Entre 2001 e 2011, várias equipas de astrónomos estudaram uma estrela massiva misteriosa situada na galáxia anã Kinman, com as suas observações a indicarem que este objeto se encontrava num estado final de evolução.

No entanto, em 2019, quando apontaram o VLT do ESO à galáxia distante, não conseguiram encontrar a assinatura da estrela. “Em vez disso, e surpreendentemente, descobrimos que a estrela tinha desaparecido!” explica Andrew Allan, estudante de doutoramento no Trinity College Dublin, na Irlanda, que liderou um estudo sobre esta estrela, publicado hoje na revista da especialidade Monthly Notices of the Royal Astronomical Society.

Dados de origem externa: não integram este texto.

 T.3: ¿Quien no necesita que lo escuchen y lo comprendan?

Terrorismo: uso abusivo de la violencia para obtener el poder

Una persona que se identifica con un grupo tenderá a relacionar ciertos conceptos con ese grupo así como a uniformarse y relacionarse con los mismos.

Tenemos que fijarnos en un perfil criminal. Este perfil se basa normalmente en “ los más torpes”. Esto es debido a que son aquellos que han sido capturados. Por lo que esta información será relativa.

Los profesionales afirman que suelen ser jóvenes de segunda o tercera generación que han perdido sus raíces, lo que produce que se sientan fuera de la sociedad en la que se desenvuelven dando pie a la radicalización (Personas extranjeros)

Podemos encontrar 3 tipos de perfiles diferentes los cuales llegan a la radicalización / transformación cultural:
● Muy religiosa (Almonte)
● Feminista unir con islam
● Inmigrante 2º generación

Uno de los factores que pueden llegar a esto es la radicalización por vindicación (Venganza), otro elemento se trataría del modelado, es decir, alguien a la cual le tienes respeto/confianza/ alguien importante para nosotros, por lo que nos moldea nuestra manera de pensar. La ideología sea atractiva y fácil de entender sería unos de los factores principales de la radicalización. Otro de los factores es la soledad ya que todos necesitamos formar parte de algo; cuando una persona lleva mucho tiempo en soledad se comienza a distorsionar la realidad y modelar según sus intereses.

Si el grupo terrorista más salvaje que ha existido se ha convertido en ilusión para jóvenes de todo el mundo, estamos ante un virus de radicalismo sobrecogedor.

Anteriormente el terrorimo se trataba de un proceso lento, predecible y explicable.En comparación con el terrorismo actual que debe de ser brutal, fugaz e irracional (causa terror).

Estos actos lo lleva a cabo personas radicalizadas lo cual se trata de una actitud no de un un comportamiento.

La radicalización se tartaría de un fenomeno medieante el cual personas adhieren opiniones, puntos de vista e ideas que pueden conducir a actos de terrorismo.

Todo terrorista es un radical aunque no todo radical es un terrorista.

Situada a cerca de 75 milhões de anos-luz de distância da Terra, na constelação de Aquário, a galáxia anã Kinman está longe demais para que os astrónomos possam observar estrelas individuais, no entanto podem ser detetadas as assinaturas de algumas delas.

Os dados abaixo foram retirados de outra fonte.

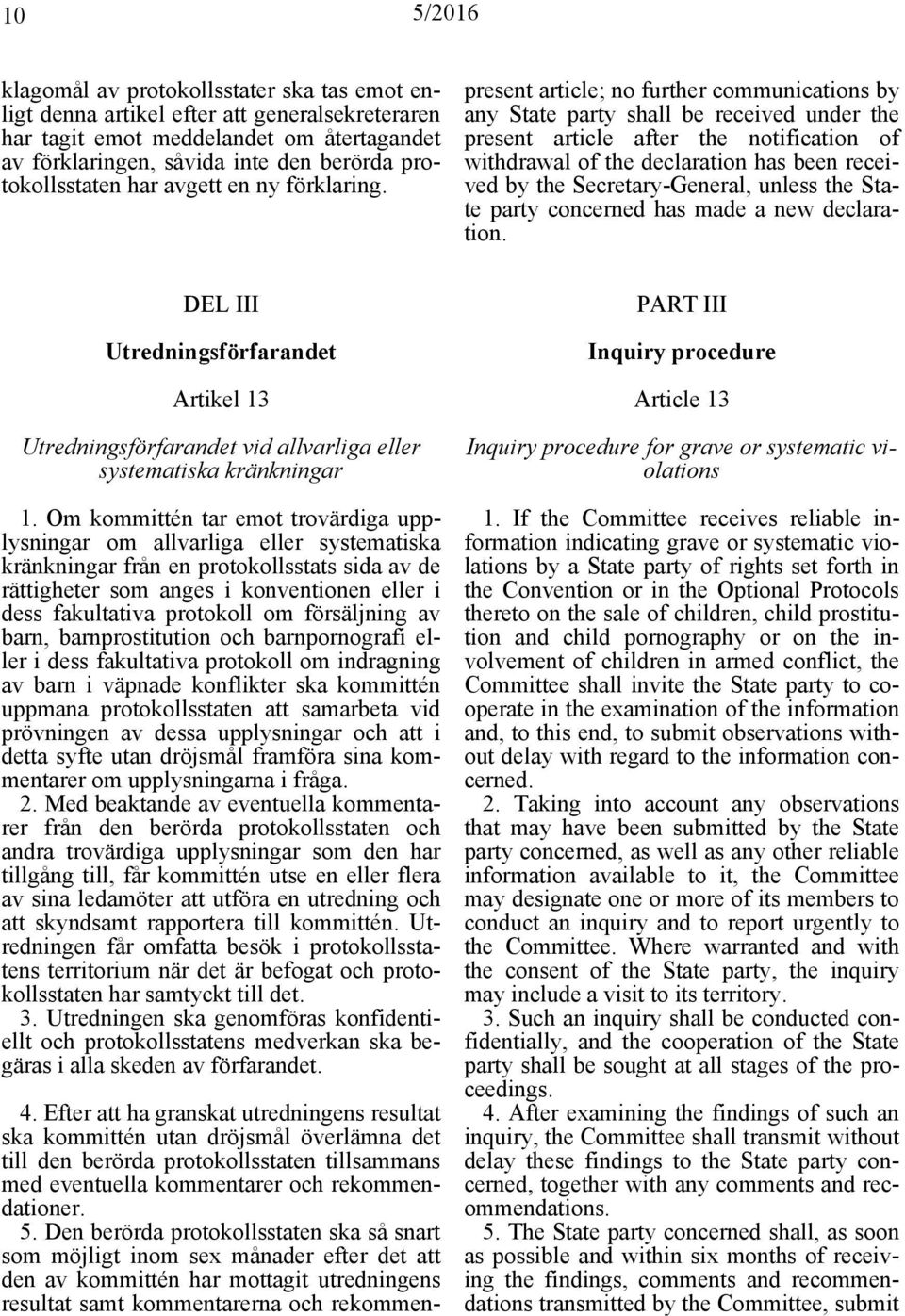 10 5/2016

klagomål av protokollsstater ska tas emot enligt denna artikel efter att generalsekreteraren har tagit emot meddelandet om återtagandet av förklaringen, såvida inte den berörda protokollsstaten har avgett en ny förklaring.

DEL III

Utredningsförfarandet

Artikel 13

Utredningsförfarandet vid allvarliga eller systematiska kränkningar

1. Om kommittén tar emot trovärdiga upplysningar om allvarliga eller systematiska kränkningar från en protokollsstats sida av de rättigheter som anges i konventionen eller i dess fakultativa protokoll om försäljning av barn, barnprostitution och barnpornografi eller i dess fakultativa protokoll om indragning av barn i väpnade konflikter ska kommittén uppmana protokollsstaten att samarbeta vid prövningen av dessa upplysningar och att i detta syfte utan dröjsmål framföra sina kommentarer om upplysningarna i fråga.

2. Med beaktande av eventuella kommentarer från den berörda protokollsstaten och andra trovärdiga upplysningar som den har tillgång till, får kommittén utse en eller flera av sina ledamöter att utföra en utredning och att skyndsamt rapportera till kommittén. Utredningen får omfatta besök i protokollsstatens territorium när det är befogat och protokollsstaten har samtyckt till det.

3. Utredningen ska genomföras konfidentiellt och protokollsstatens medverkan ska begäras i alla skeden av förfarandet.

4. Efter att ha granskat utredningens resultat ska kommittén utan dröjsmål överlämna det till den berörda protokollsstaten tillsammans med eventuella kommentarer och rekommendationer.

5. Den berörda protokollsstaten ska så snart som möjligt inom sex månader efter det att den av kommittén har mottagit utredningens resultat samt kommentarerna och rekommen-

present article; no further communications by any State party shall be received under the present article after the notification of withdrawal of the declaration has been received by the Secretary-General, unless the State party concerned has made a new declaration.

PART III

Inquiry procedure

Article 13

Inquiry procedure for grave or systematic violations

1. If the Committee receives reliable information indicating grave or systematic violations by a State party of rights set forth in the Convention or in the Optional Protocols thereto on the sale of children, child prostitution and child pornography or on the involvement of children in armed conflict, the Committee shall invite the State party to cooperate in the examination of the information and, to this end, to submit observations without delay with regard to the information concerned.

2. Taking into account any observations that may have been submitted by the State party concerned, as well as any other reliable information available to it, the Committee may designate one or more of its members to conduct an inquiry and to report urgently to the Committee. Where warranted and with the consent of the State party, the inquiry may include a visit to its territory.

3. Such an inquiry shall be conducted confidentially, and the cooperation of the State party shall be sought at all stages of the proceedings.

4. After examining the findings of such an inquiry, the Committee shall transmit without delay these findings to the State party concerned, together with any comments and recommendations.

5. The State party concerned shall, as soon as possible and within six months of receiving the findings, comments and recommendations transmitted by the Committee, submit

Entre 2001 e 2011, a radiação emitida pela galáxia mostrou de forma consistente evidências da existência de uma estrela “variável azul luminosa” com cerca de 2,5 milhões de vezes mais brilho que o Sol. Por parte do ESO, explica-se que as estrelas deste tipo são instáveis, mostrando ocasionalmente variações drásticas no seu espectro e brilho. Apesar destas variações, as variáveis azuis luminosas apresentam traços específicos que os astrónomos conseguem identificar, no entanto estes traços não se encontravam nos dados que a equipa recolheu em 2019, levando-a a pensar no que poderia ter acontecido à estrela.

Seria altamente invulgar que uma estrela massiva deste tipo desaparecesse sem produzir uma explosão de supernova muito brilhante”, sublinha Andrew Allan

Em Agosto de 2019, o grupo observou a estrela com o instrumento ESPRESSO, utilizando os quatro telescópios de 8 metros do VLT em simultâneo. No entanto, não foram encontrados nenhuns dos sinais que apontavam anteriormente para a presença da estrela luminosa. Alguns meses mais tarde, o grupo utilizou o instrumento X-shooter, montado também no VLT, e mais uma vez não se observaram sinais alguns da estrela.

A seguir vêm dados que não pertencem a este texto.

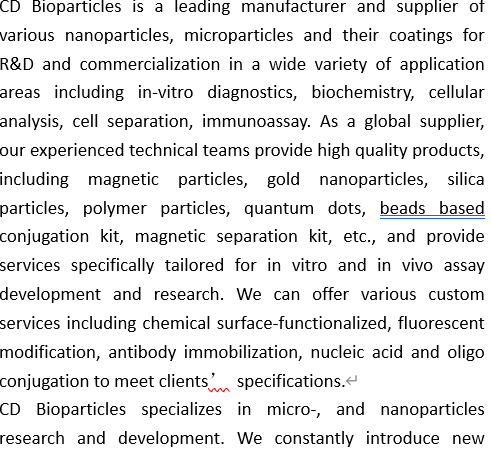 CD Bioparticles is a leading manufacturer and supplier of various nanoparticles, microparticles and their coatings for R&D and commercialization in a wide variety of application areas including in-vitro diagnostics, biochemistry, cellular analysis, cell separation, immunoassay. As a global supplier, our experienced technical teams provide high quality products, including magnetic particles, gold nanoparticles, silica particles, polymer particles, quantum dots, beads based conjugation kit, magnetic separation kit, etc., and provide services specifically tailored for in vitro and in vivo assay development and research. We can offer various custom services including chemical surface-functionalized, fluorescent modification, antibody immobilization, nucleic acid and oligo conjugation to meet clients’ specifications.

CD Bioparticles specializes in micro-, and nanoparticles research and development. We constantly introduce new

A equipa analisou de seguida dados anteriores recolhidos com os instrumentos X-shooter e UVES, ambos montados no VLT do ESO, situado no deserto chileno do Atacama, e também dados doutros telescópios.

Os dados mais antigos indicam que a estrela na galáxia anã Kinman poderia estar a passar por um forte período de explosão que, muito provavelmente, terminou algures após 2011. As estrelas variáveis azuis luminosas tais como esta têm tendência para sofrer enormes erupções ao longo das suas vidas, fazendo com que a sua taxa de perda de massa e luminosidade aumentem drasticamente.

Baseando-se nas suas observações e modelos, os astrónomos sugeriram duas explicações para o desaparecimento da estrela e ausência de uma supernova, relacionadas com esta possível explosão.

A explosão pode ter resultado na transformação da estrela variável azul luminosa numa estrela menos luminosa, que pode também estar parcialmente escondida por poeira. Em alternativa, a estrela pode ter colapsado num buraco negro, sem no entanto ter dado origem a uma explosão de supernova. Este último evento seria, contudo, muito raro: o conhecimento atual relativo ao final da vida das estrelas massivas aponta para que a maioria delas acabe sob a forma de supernovas.

“Se for verdade, esta pode ser a primeira deteção direta de uma tal estrela gigante a terminar a sua vida deste modo”, diz Andrew Allan

No futuro, são necessários mais estudos para confirmar o destino desta estrela. O Extremely Large Telescope do ESO (ELT), que se pensa que comece a operar em 2025, será capaz de distinguir estrelas em galáxias distantes, como a galáxia anã Kinman, o que irá ajudar a resolver mistérios cósmicos como este.